RBI hikes rates as inflation pressures build
Thursday, 9 June 2022
The Reserve Bank of India's key interest rate was raised by 50 basis points on Wednesday as widely expected, the second hike in as many months, in a bid to cool persistently high inflation in Asia's third-largest economy, reports Reuters.
The central bank also dropped its long-standing phrase that future policy would remain 'accommodative', reinforcing expectations of further rate hikes and other forms of tightening in coming months as fighting inflation becomes its main focus.
"Upside risks to inflation as highlighted in last policy meetings have materialised earlier than expected," RBI Governor Shaktikanta Das said after the policy decision.
The monetary policy committee (MPC) raised the key lending rate or the repo rate INREPO=ECI by 50 basis points (bps) to 4.90%. The Standing Deposit Facility rate and the Marginal Standing Facility Rate were adjusted higher by the same quantum to 4.65% and 5.15%, respectively.
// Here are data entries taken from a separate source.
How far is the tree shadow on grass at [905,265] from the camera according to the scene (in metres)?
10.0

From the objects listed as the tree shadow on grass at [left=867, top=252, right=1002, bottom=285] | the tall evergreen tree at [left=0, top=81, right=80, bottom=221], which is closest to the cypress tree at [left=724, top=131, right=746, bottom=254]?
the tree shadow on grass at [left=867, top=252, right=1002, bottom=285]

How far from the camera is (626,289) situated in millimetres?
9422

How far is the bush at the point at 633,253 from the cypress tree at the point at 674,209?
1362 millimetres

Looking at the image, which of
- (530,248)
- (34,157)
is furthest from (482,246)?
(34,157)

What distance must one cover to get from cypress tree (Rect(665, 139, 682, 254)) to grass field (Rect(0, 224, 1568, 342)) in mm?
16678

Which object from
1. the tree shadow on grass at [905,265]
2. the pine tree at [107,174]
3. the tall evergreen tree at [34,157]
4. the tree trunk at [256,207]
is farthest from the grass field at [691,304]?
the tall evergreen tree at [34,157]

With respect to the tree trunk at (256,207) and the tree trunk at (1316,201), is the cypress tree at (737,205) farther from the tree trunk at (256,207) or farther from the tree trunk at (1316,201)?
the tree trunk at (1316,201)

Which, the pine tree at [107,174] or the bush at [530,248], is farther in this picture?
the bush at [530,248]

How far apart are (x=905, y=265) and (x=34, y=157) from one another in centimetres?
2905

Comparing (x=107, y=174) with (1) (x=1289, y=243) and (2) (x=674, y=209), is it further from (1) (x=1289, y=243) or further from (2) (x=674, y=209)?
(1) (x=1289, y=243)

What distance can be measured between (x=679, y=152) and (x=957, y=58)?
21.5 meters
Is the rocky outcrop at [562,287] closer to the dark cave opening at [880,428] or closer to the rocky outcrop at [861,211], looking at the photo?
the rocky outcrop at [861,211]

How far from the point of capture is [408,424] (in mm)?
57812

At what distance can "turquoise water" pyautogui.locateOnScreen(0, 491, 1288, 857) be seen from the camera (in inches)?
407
Das had said earlier that a move at the June 8 meeting was a "no brainer". But analysts polled by Reuters had been divided over how aggressive it would be, with forecasts ranging between 25 and 75 bps.
Wednesday's increase follows a 40-bps rise in early May at an unscheduled meeting that kicked off the central bank's tightening cycle, which economists expect to be relatively short.
"The more hawkish tone on inflation suggests to us that the MPC will continue to frontload policy tightening over the coming months, perhaps with another a 50bp hike in the next scheduled meeting in August," said Shilan Shah, senior India economist at Capital Economics.
The RBI raised its inflation projection for this fiscal year to 6.7% from 5.7% earlier, and Das said it will likely remain above the bank' upper tolerance band in the first three quarters of the financial year that started on April 1.
"We have dropped the word (accommodative) but we remain accommodative and that is mainly to give more clarity to the market," Das said.
"The MPC also decided to remain focused on withdrawal of accommodation to ensure that inflation remains within the target going forward, while supporting growth," he said adding that liquidity still remains above pre-pandemic levels.
Retail inflation in April accelerated to 7.79% from a year earlier, above the RBI's tolerance band for inflation of 2% to 6% for a fourth month in a row, and a further rise in global prices of crude oil, food and other commodities is expected to keep up the upward pressure.
The price spikes have hammered consumer spending and darkened the near-term outlook for India's economic growth, which slowed to the lowest in a year in the first three months of 2022.